## REQUIRED WORK
Drop all pictures and repeat exactly the lines from the line holding "scientific name: Lepus californicus" through the end of the records.

Data entries
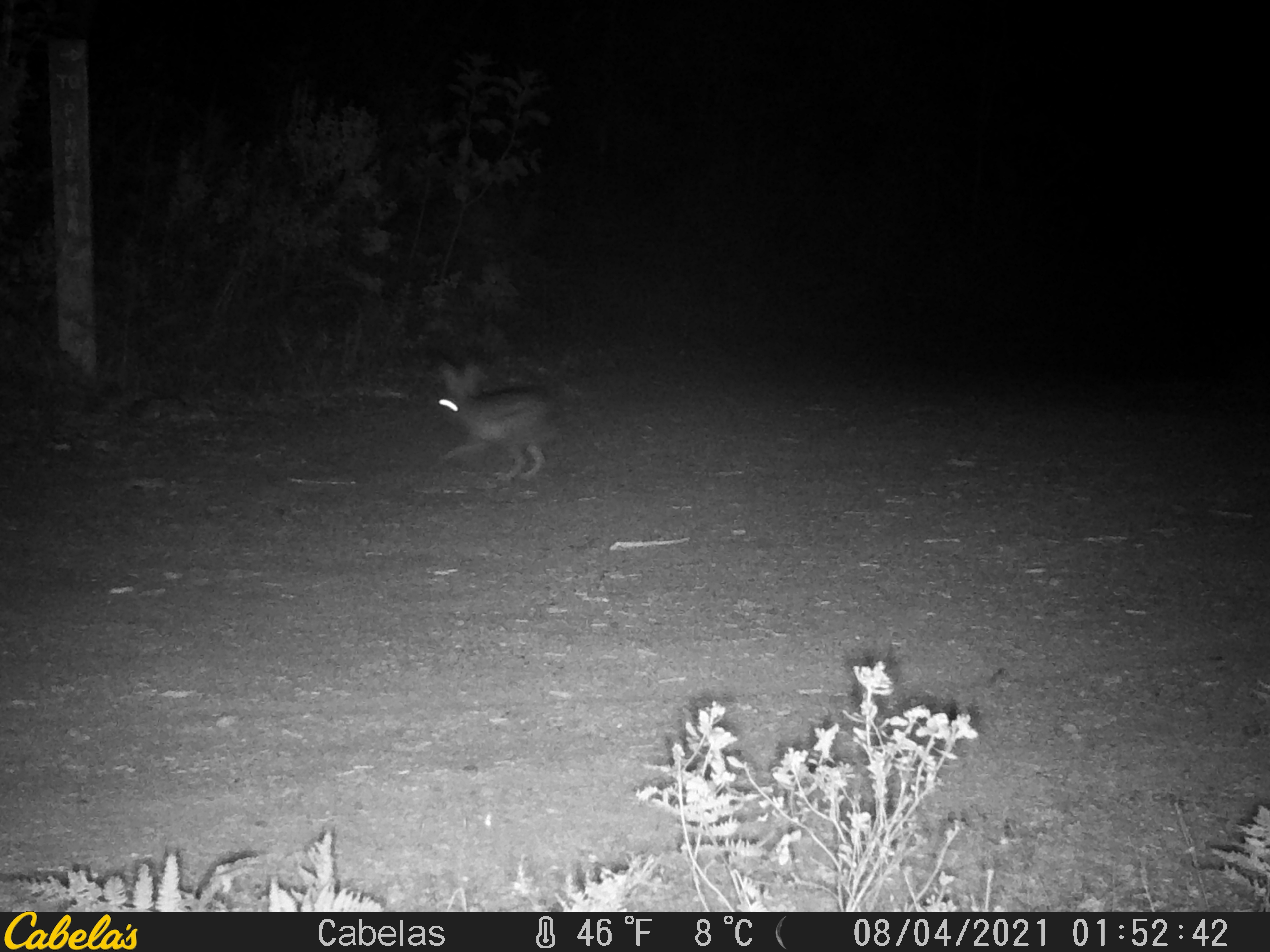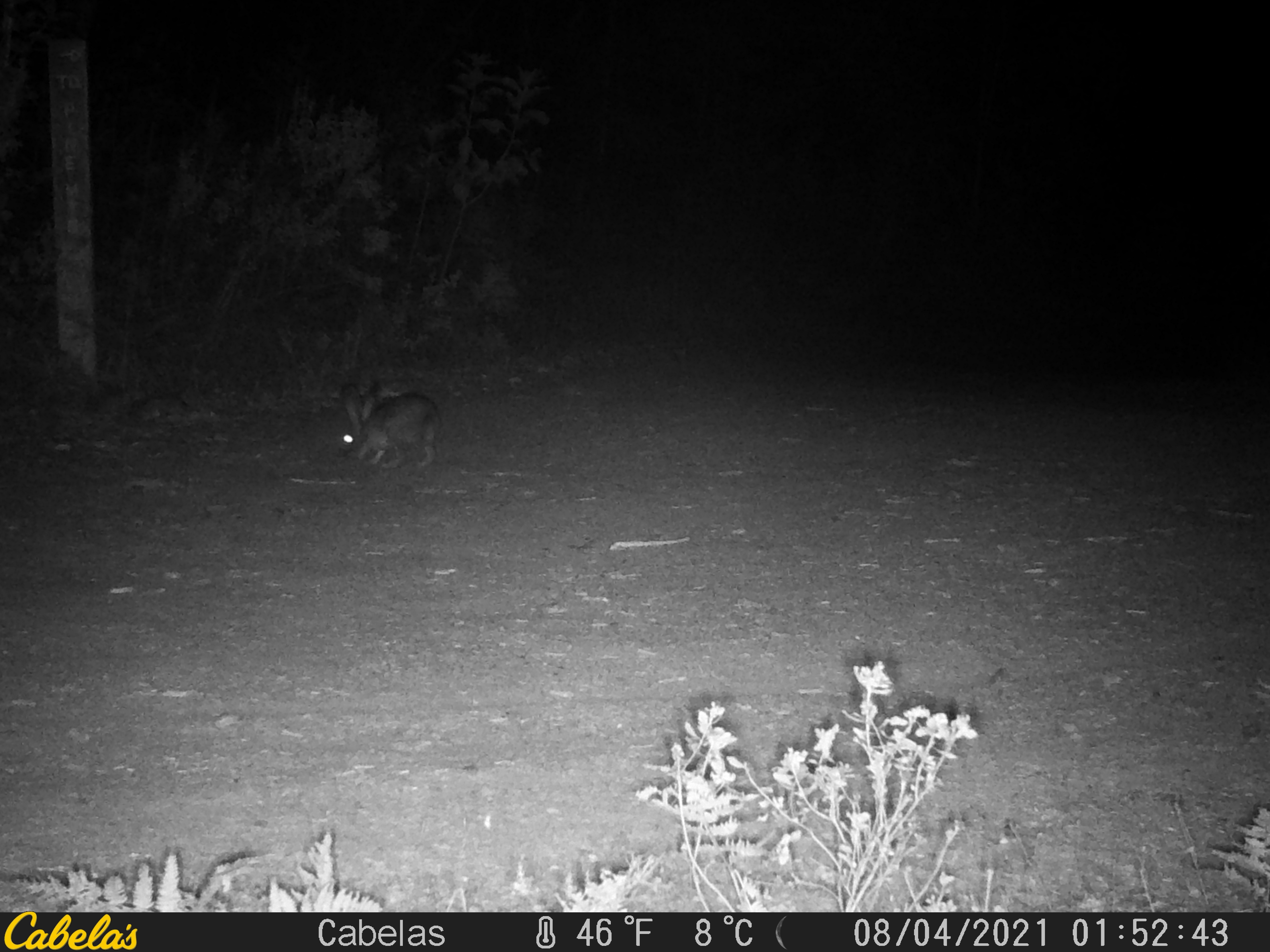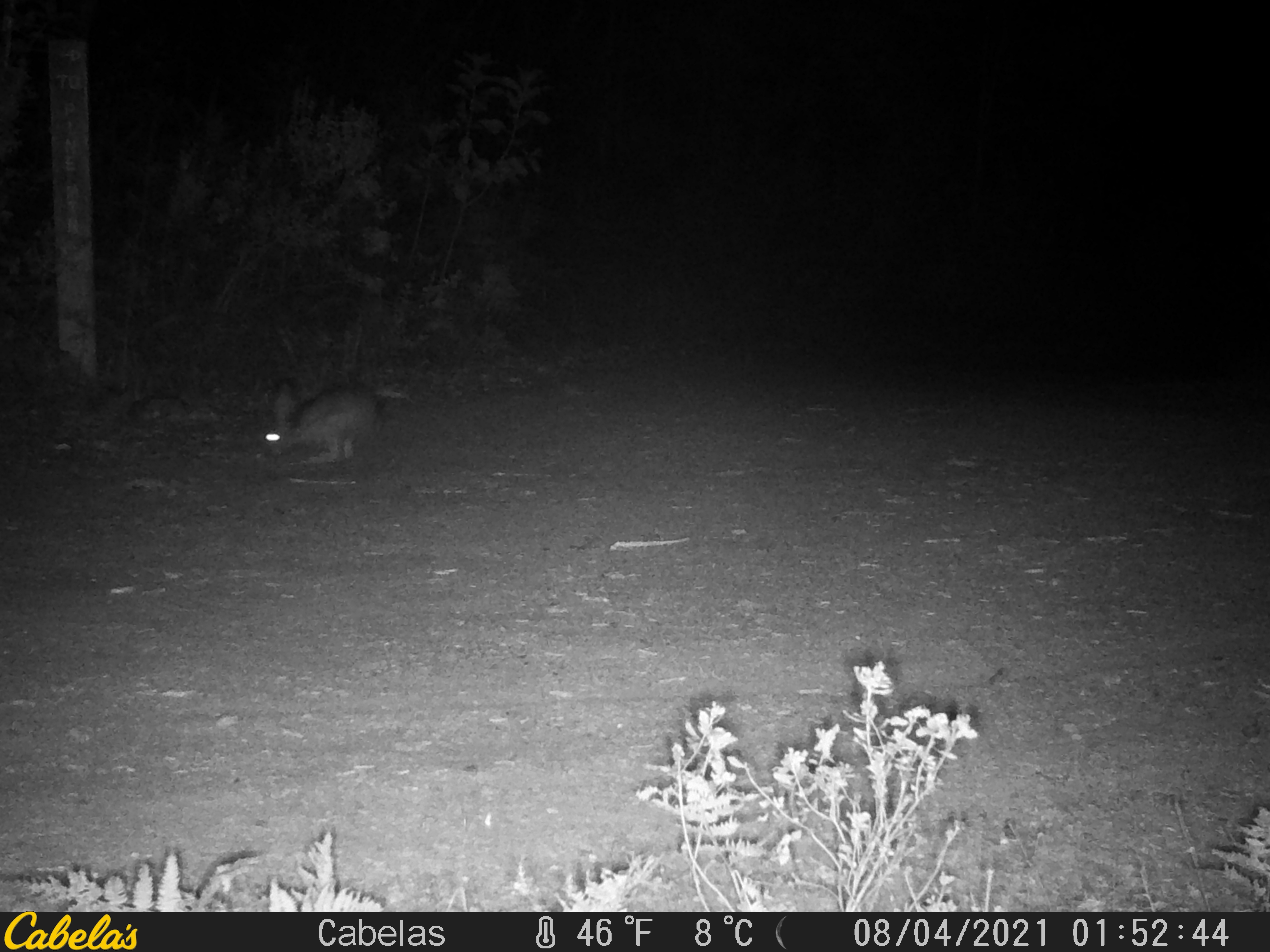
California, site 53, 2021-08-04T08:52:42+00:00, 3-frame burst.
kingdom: Animalia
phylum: Chordata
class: Mammalia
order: Lagomorpha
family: Leporidae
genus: Lepus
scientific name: Lepus californicus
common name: black-tailed jackrabbit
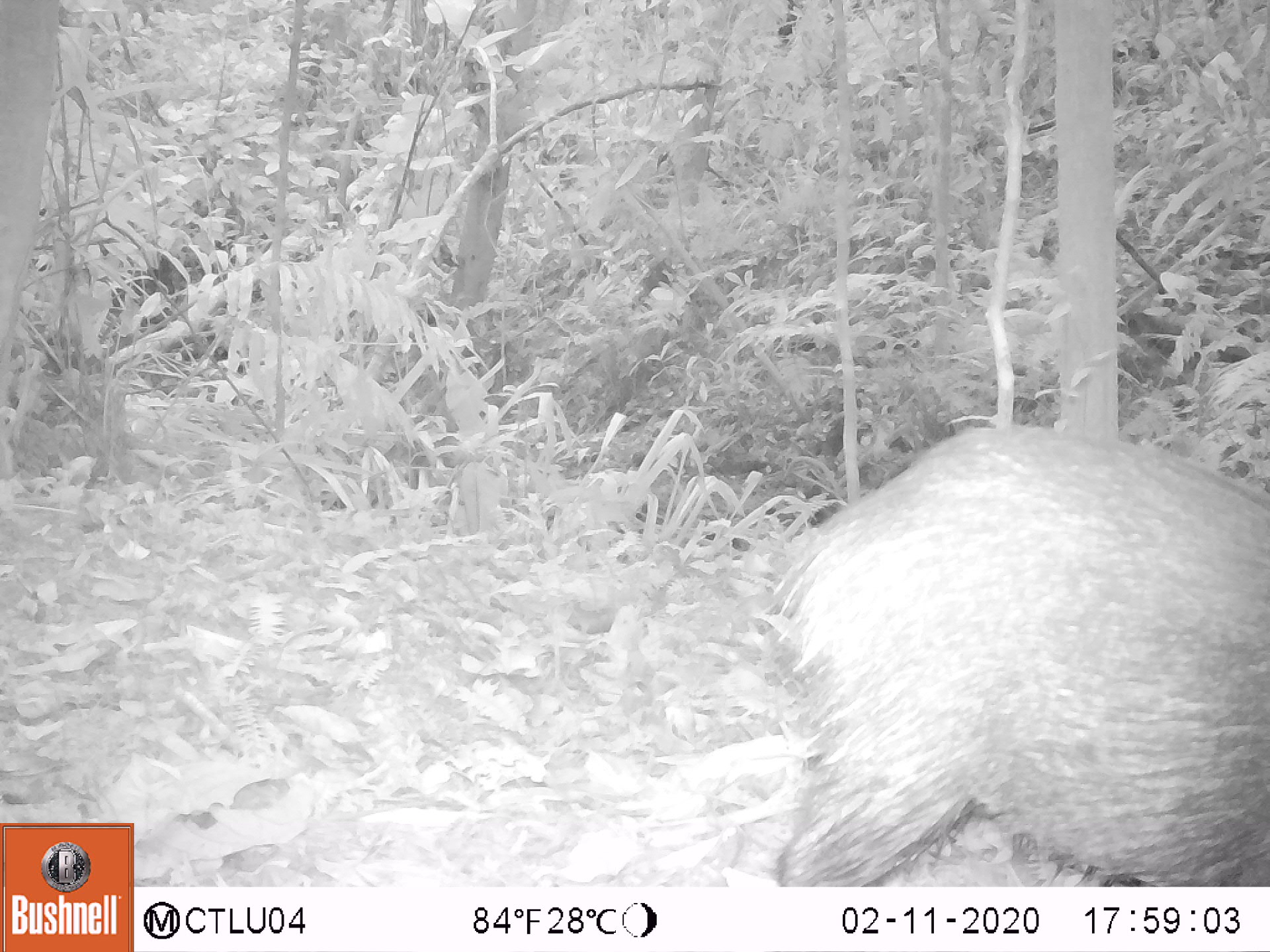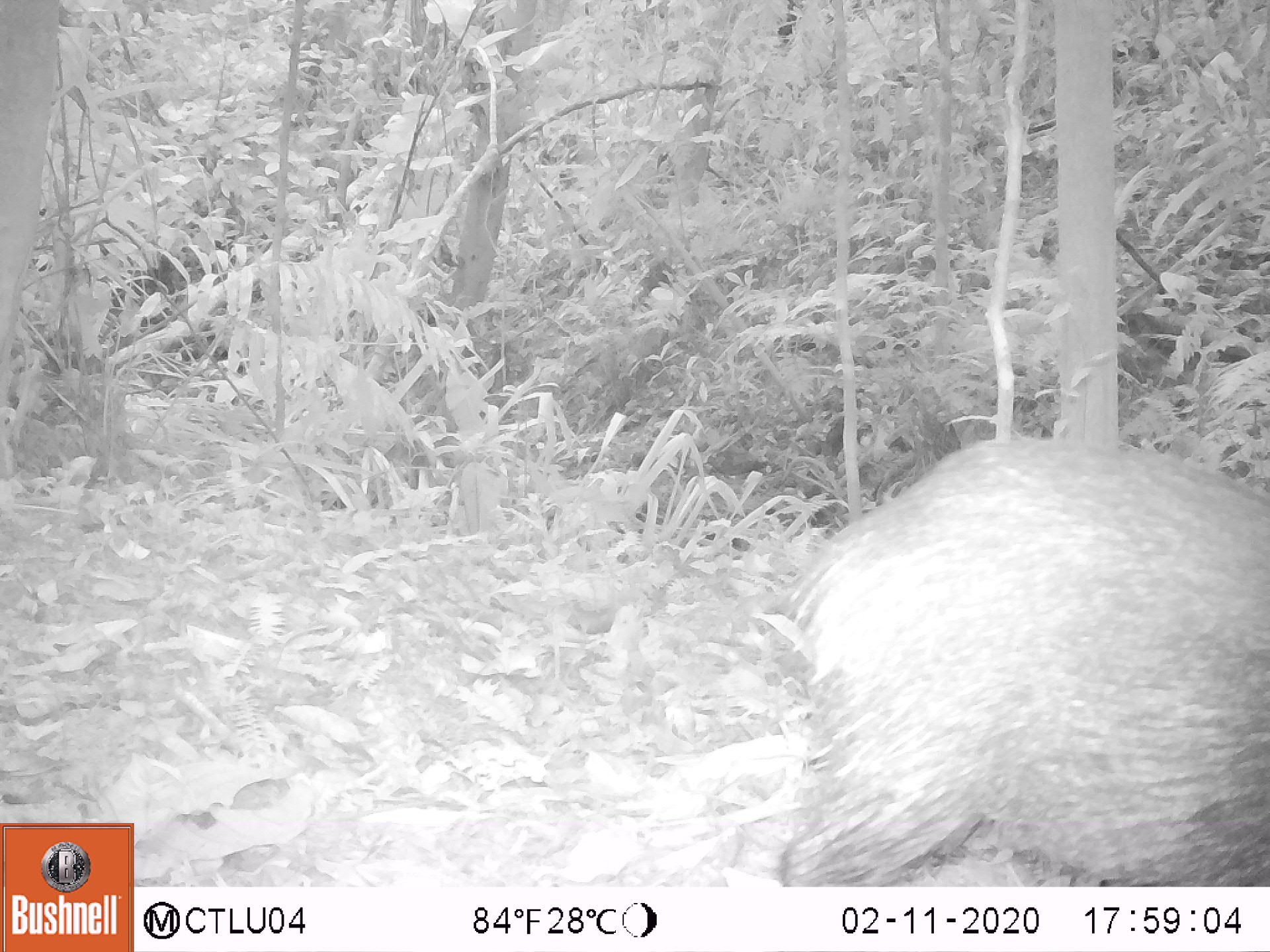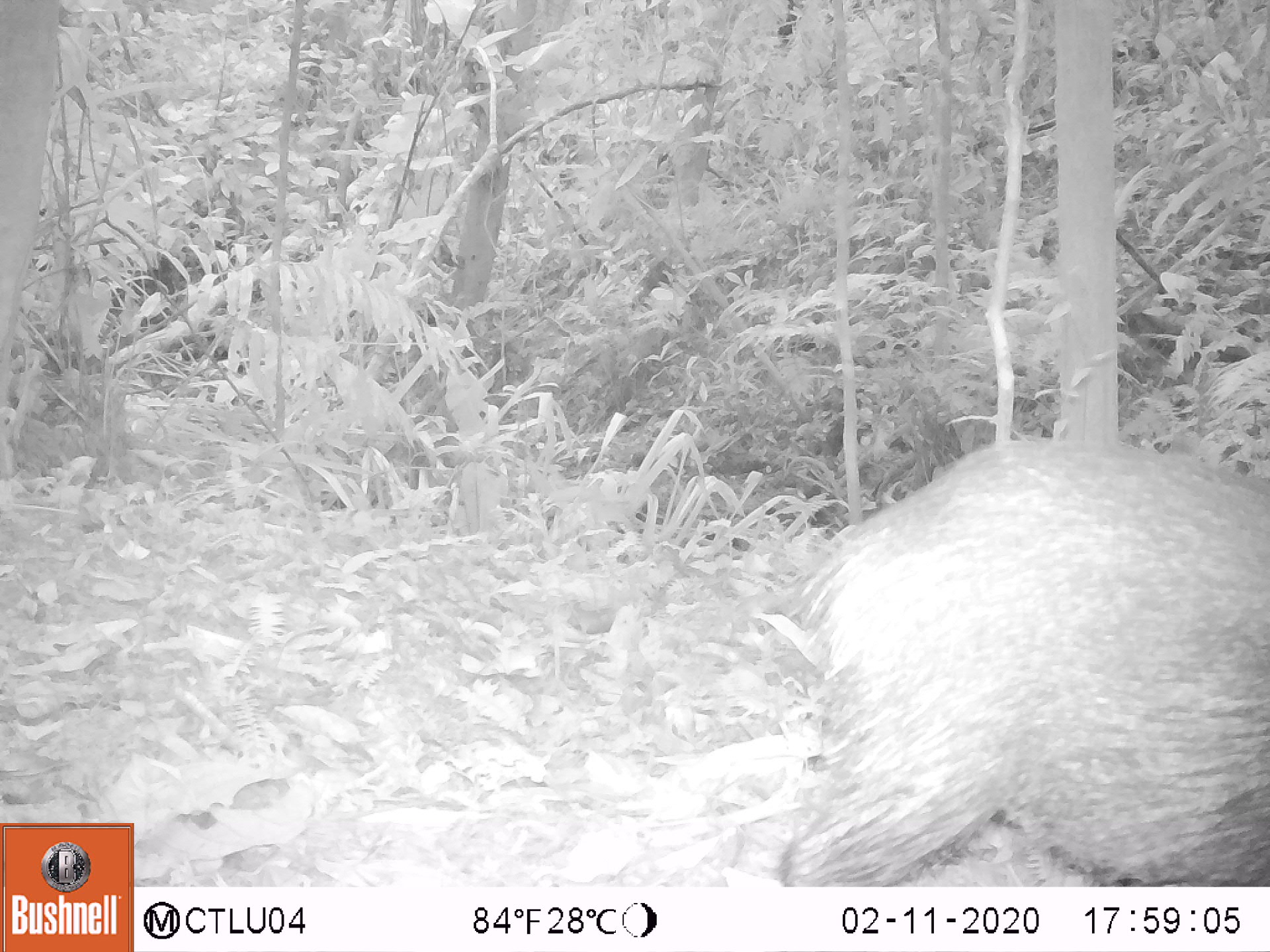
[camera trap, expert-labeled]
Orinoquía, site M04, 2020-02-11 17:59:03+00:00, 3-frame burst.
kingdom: Animalia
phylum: Chordata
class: Mammalia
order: Artiodactyla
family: Tayassuidae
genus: Pecari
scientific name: Pecari tajacu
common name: collared peccary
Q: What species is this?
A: Collared peccary (Pecari tajacu).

## RESPONSE TO THE EXERCISE
scientific name: Lepus californicus
common name: black-tailed jackrabbit
[camera trap, expert-labeled]
Orinoquía, site M04, 2020-02-11 17:59:03+00:00, 3-frame burst.
kingdom: Animalia
phylum: Chordata
class: Mammalia
order: Artiodactyla
family: Tayassuidae
genus: Pecari
scientific name: Pecari tajacu
common name: collared peccary
Q: What species is this?
A: Collared peccary (Pecari tajacu).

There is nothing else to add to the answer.